If Bob shows you a number greater than or equal to zero, it is more likely to be the larger number. If Bob shows you a number less than zero, it is more likely to be the larger number.
Rationale: Let a be the number Bob showed you. Let x be the number of real numbers with values greater than a. Let y be the number of values less than a but greater than zero.
Assume a is positive.
There are the same number of real numbers with values greater than a as there are with values less than -a. There are also the same number of values less than a and greater than zero as greater than -a and less than zero.
The probability that a random number not equal to x is greater than x is x/2x+2y+1 for all values of x greater than zero. The probability that a number is less than x is x+2y+1/2x+2y+1. Since x and y are positive and non-zero for any real number, x+2y+1>x, and therefore if x is greater than zero, the probability of the other number being less than x is greater than 50%.
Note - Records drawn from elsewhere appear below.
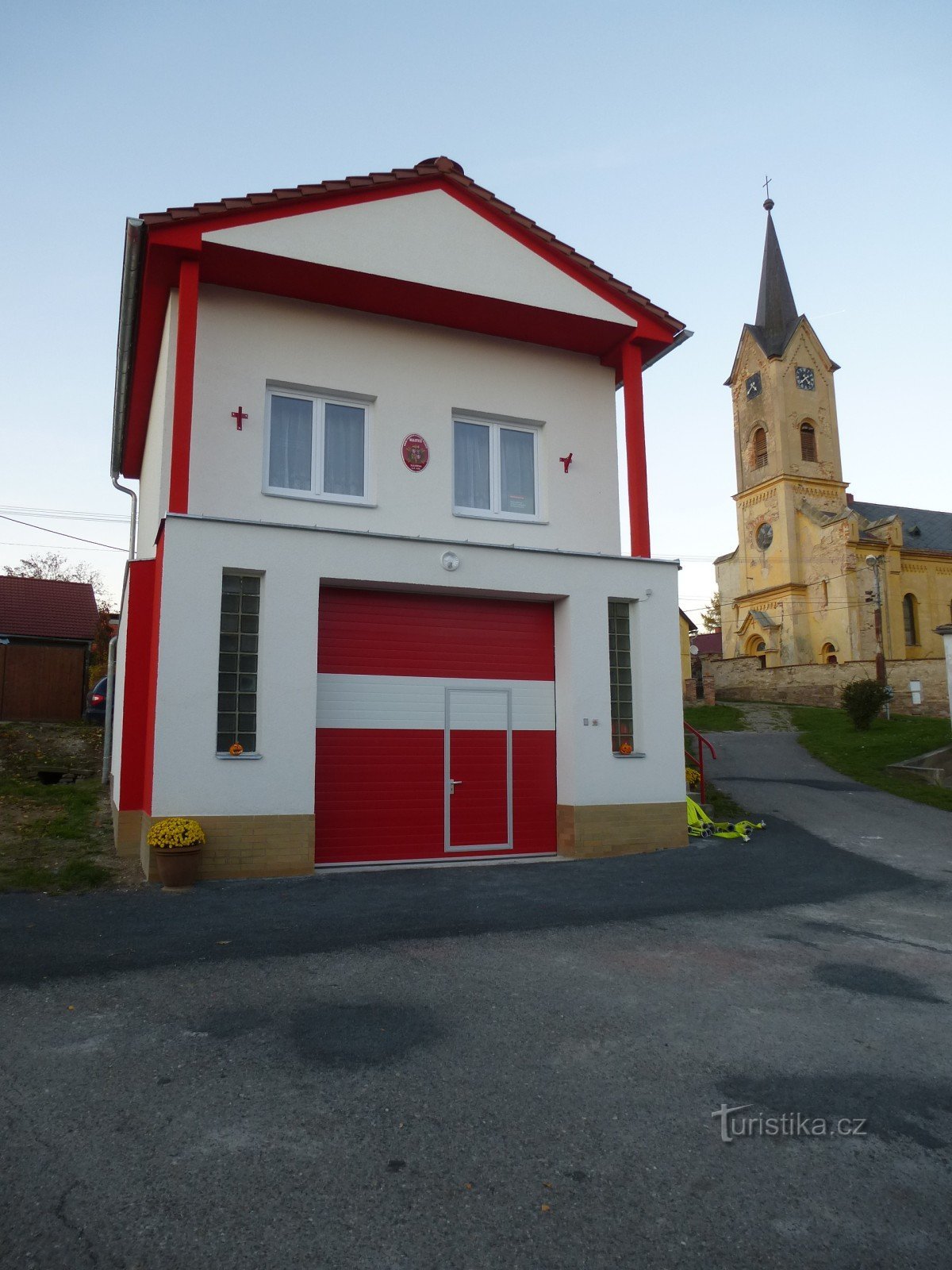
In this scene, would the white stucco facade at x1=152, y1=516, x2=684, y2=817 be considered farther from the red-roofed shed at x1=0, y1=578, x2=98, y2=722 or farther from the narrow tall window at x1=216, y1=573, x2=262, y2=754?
the red-roofed shed at x1=0, y1=578, x2=98, y2=722

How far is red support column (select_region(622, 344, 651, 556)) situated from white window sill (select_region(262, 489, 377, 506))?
146 inches

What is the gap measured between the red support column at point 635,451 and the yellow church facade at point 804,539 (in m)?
33.3

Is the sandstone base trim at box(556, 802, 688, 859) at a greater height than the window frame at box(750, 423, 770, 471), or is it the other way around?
the window frame at box(750, 423, 770, 471)

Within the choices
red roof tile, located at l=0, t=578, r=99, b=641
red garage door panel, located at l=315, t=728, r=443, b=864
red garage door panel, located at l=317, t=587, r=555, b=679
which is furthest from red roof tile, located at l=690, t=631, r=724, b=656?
red garage door panel, located at l=315, t=728, r=443, b=864

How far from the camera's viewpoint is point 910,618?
46344mm

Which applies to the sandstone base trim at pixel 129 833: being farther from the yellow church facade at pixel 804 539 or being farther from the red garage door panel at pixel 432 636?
the yellow church facade at pixel 804 539

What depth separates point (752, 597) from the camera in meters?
47.9

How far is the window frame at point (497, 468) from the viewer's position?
11812 millimetres

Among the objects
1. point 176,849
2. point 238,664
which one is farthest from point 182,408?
point 176,849

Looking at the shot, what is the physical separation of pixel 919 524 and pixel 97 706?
4629cm

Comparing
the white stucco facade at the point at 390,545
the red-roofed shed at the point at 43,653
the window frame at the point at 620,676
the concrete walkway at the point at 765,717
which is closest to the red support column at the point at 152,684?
the white stucco facade at the point at 390,545

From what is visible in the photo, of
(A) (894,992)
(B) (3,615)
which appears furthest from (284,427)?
(B) (3,615)

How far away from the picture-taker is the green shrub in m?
26.6

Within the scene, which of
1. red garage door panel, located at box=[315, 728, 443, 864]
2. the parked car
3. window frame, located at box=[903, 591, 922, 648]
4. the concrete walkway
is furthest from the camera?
window frame, located at box=[903, 591, 922, 648]
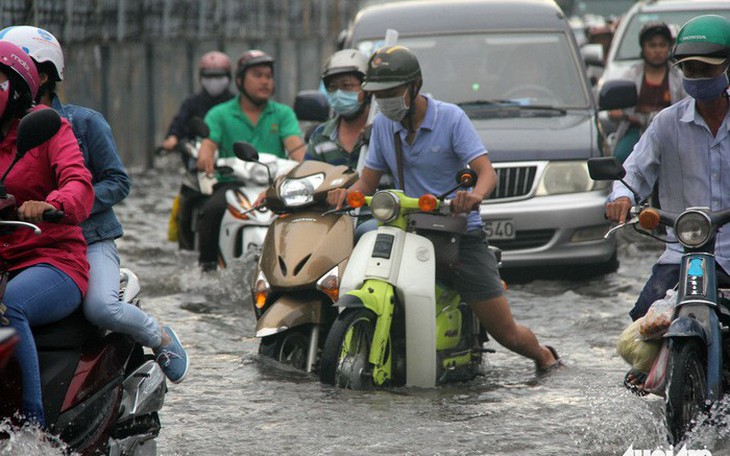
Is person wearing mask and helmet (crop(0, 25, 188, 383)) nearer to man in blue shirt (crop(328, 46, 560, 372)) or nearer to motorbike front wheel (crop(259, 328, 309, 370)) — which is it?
man in blue shirt (crop(328, 46, 560, 372))

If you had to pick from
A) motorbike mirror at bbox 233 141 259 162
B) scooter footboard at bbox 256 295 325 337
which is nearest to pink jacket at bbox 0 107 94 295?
scooter footboard at bbox 256 295 325 337

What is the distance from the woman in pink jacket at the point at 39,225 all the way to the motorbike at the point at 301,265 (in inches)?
99.1

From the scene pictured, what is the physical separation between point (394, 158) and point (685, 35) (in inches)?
82.8

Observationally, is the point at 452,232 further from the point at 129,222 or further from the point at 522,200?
the point at 129,222

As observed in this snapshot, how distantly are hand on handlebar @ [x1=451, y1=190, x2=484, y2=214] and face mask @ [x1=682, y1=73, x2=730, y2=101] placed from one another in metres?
1.41

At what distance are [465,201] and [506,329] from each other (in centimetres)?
94

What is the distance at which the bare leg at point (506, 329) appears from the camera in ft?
26.7

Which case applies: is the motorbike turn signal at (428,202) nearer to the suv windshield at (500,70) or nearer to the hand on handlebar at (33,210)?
the hand on handlebar at (33,210)

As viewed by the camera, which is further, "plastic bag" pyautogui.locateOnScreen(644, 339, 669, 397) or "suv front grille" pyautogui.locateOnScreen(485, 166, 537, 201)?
"suv front grille" pyautogui.locateOnScreen(485, 166, 537, 201)

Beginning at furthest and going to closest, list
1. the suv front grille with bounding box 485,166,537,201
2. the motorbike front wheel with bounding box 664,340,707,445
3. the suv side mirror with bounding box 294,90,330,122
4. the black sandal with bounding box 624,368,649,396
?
the suv front grille with bounding box 485,166,537,201
the suv side mirror with bounding box 294,90,330,122
the black sandal with bounding box 624,368,649,396
the motorbike front wheel with bounding box 664,340,707,445

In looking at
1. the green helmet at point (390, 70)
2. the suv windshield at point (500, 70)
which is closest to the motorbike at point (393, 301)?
the green helmet at point (390, 70)

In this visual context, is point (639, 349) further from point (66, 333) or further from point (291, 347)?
point (291, 347)

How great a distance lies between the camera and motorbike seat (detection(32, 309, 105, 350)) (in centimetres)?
568

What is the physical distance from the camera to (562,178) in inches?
462
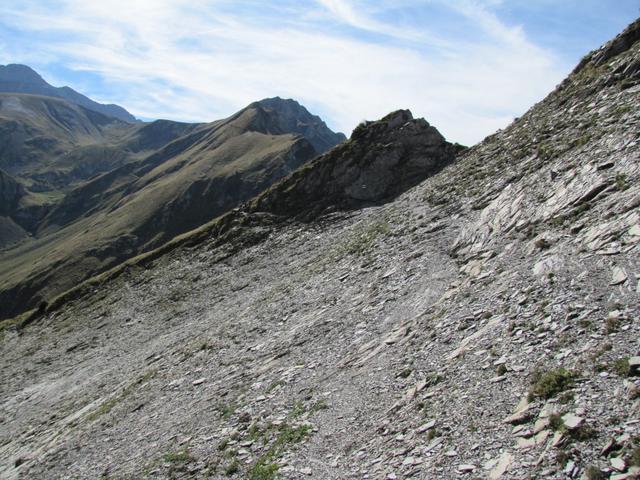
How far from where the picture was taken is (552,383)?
12.6 meters

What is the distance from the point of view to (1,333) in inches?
2692

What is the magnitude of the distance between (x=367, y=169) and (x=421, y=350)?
44.3 m

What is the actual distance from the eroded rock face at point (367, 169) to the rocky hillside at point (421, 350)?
684 cm

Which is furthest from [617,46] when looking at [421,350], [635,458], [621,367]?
[635,458]

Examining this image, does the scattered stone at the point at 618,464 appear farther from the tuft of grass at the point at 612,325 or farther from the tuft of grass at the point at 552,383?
the tuft of grass at the point at 612,325

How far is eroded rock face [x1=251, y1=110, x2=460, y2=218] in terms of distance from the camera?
5800cm

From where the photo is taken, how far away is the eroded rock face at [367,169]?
190 ft

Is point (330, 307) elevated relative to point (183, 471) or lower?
elevated

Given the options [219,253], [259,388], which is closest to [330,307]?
[259,388]

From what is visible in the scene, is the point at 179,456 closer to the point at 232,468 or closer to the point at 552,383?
the point at 232,468

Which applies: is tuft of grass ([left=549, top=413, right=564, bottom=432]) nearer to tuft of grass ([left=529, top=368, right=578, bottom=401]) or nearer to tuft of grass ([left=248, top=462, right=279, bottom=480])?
tuft of grass ([left=529, top=368, right=578, bottom=401])

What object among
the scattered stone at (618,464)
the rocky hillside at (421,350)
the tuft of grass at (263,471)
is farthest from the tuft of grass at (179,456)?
the scattered stone at (618,464)

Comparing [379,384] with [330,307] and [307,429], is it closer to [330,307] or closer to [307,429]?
[307,429]

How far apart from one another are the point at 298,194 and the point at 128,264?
92.6 ft
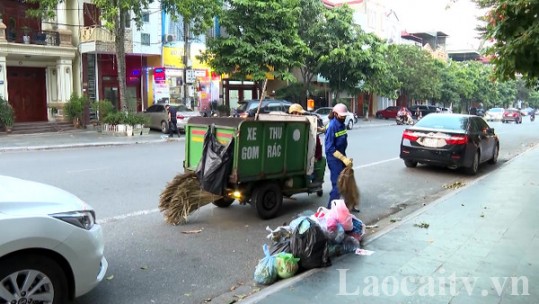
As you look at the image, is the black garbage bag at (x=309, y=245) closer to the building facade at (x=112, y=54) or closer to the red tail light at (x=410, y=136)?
the red tail light at (x=410, y=136)

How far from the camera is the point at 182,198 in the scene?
6746 mm

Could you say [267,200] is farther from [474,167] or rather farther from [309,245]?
[474,167]

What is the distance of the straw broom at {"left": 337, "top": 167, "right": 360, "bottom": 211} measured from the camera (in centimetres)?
702

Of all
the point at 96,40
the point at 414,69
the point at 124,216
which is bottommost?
the point at 124,216

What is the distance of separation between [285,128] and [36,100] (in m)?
22.6

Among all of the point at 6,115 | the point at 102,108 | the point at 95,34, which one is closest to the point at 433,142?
the point at 102,108

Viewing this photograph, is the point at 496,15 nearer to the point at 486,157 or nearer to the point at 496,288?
the point at 496,288

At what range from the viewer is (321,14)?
33.7 metres

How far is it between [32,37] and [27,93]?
3048 millimetres

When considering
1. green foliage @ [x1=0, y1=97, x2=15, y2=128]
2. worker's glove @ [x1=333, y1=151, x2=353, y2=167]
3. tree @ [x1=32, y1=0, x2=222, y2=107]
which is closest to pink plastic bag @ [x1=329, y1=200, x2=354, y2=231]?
worker's glove @ [x1=333, y1=151, x2=353, y2=167]

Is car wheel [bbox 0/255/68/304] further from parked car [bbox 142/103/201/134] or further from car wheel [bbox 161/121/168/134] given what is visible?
car wheel [bbox 161/121/168/134]

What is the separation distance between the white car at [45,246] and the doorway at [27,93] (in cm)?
2366

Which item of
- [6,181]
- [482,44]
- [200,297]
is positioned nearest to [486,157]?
[482,44]

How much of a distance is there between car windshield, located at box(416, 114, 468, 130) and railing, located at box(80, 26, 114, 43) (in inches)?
700
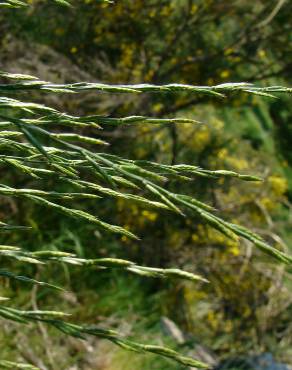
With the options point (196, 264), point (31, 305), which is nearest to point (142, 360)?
point (31, 305)

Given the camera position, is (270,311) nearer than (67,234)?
No

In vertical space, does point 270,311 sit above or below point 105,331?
below

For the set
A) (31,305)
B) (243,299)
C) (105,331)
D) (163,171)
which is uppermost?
(163,171)

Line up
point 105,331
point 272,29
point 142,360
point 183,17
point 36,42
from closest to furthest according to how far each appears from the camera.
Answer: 1. point 105,331
2. point 142,360
3. point 36,42
4. point 183,17
5. point 272,29

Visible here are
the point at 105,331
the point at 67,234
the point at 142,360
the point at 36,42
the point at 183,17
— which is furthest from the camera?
the point at 183,17

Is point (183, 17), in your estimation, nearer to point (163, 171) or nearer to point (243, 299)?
point (243, 299)

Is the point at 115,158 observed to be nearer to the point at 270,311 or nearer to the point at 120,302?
the point at 120,302
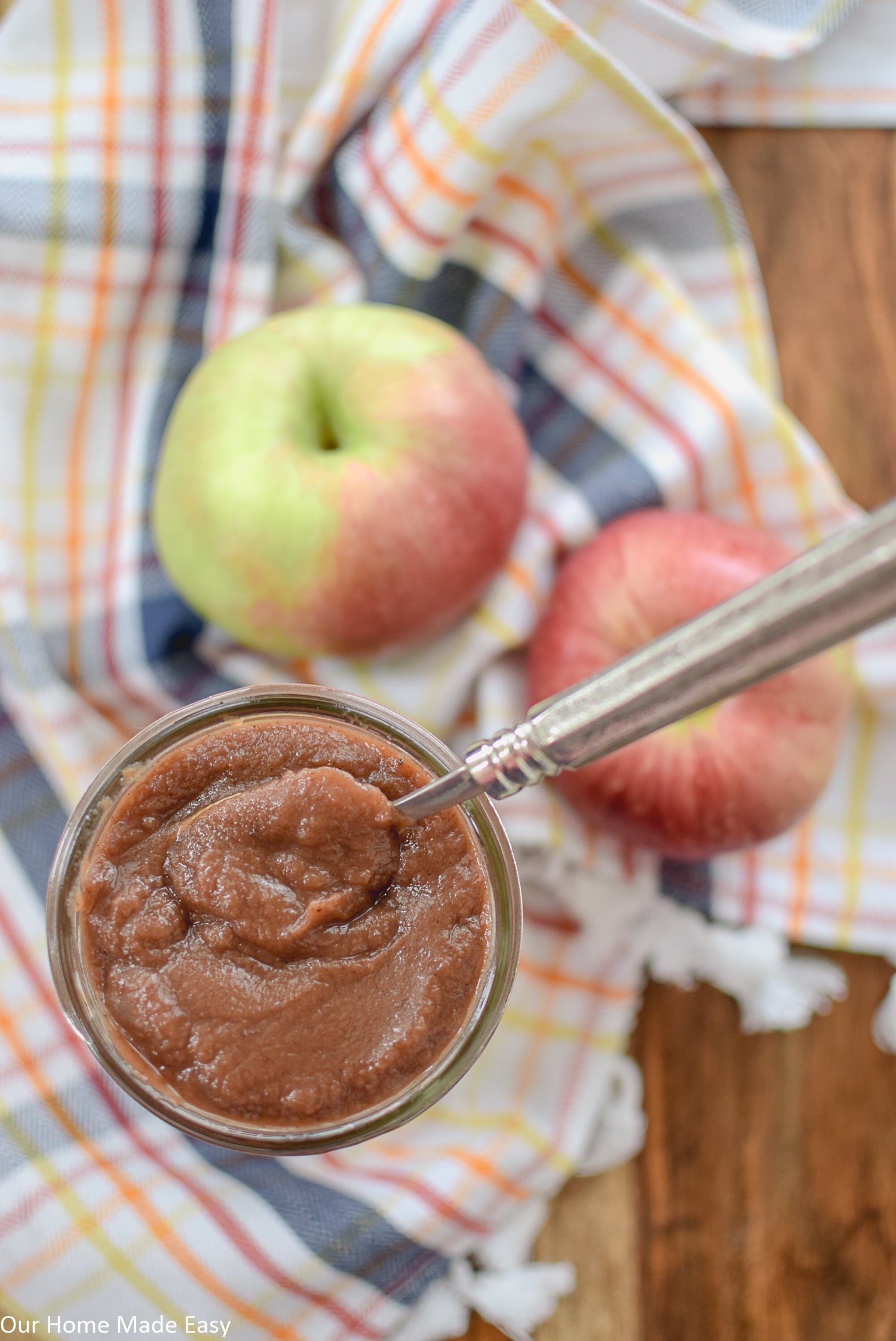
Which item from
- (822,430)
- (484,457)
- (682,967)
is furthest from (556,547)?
(682,967)

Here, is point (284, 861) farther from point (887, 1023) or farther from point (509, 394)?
point (887, 1023)

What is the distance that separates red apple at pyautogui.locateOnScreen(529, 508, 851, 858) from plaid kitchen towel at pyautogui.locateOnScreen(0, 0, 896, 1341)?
99mm

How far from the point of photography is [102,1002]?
858 millimetres

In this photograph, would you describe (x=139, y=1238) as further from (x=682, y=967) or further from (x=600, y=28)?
(x=600, y=28)

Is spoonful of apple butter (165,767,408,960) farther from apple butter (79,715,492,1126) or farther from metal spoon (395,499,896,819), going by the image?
metal spoon (395,499,896,819)

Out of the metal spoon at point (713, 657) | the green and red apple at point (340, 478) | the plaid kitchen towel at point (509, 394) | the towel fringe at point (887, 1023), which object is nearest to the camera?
the metal spoon at point (713, 657)

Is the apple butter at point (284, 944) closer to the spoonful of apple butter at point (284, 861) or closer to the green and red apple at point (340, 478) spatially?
the spoonful of apple butter at point (284, 861)

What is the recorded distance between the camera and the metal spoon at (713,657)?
0.58 metres

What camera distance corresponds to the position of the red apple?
1.05m

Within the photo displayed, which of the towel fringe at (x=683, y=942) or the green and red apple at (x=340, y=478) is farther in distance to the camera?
the towel fringe at (x=683, y=942)

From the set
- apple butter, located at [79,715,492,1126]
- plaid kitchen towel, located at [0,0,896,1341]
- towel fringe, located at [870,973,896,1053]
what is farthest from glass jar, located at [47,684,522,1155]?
towel fringe, located at [870,973,896,1053]

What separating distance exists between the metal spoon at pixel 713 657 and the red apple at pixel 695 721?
0.33 m

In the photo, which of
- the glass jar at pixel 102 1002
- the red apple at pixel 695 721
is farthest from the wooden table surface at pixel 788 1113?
the glass jar at pixel 102 1002

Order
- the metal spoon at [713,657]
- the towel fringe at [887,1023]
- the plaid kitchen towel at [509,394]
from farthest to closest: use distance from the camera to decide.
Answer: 1. the towel fringe at [887,1023]
2. the plaid kitchen towel at [509,394]
3. the metal spoon at [713,657]
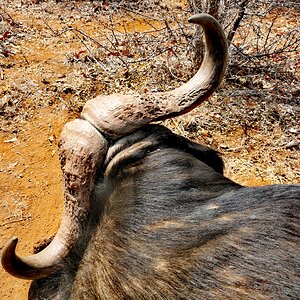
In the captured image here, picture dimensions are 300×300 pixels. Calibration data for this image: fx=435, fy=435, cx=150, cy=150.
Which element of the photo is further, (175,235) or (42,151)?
(42,151)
It’s trivial to prove the other half: that if x is less than zero, there is a greater probability of a random number being greater than x.
In plain English: For any positive value, there are the same number of real numbers below that value as there are above value, plus the twice the number of real numbers that exist between that value and zero (plus one value for zero). The reverse is true for negative numbers.
Yes, I know that by the rules of cardinality, there are the same number of real numbers above any given real number as below it, regardless of whether that number is above or below zero, but my method just seems to make so much sense!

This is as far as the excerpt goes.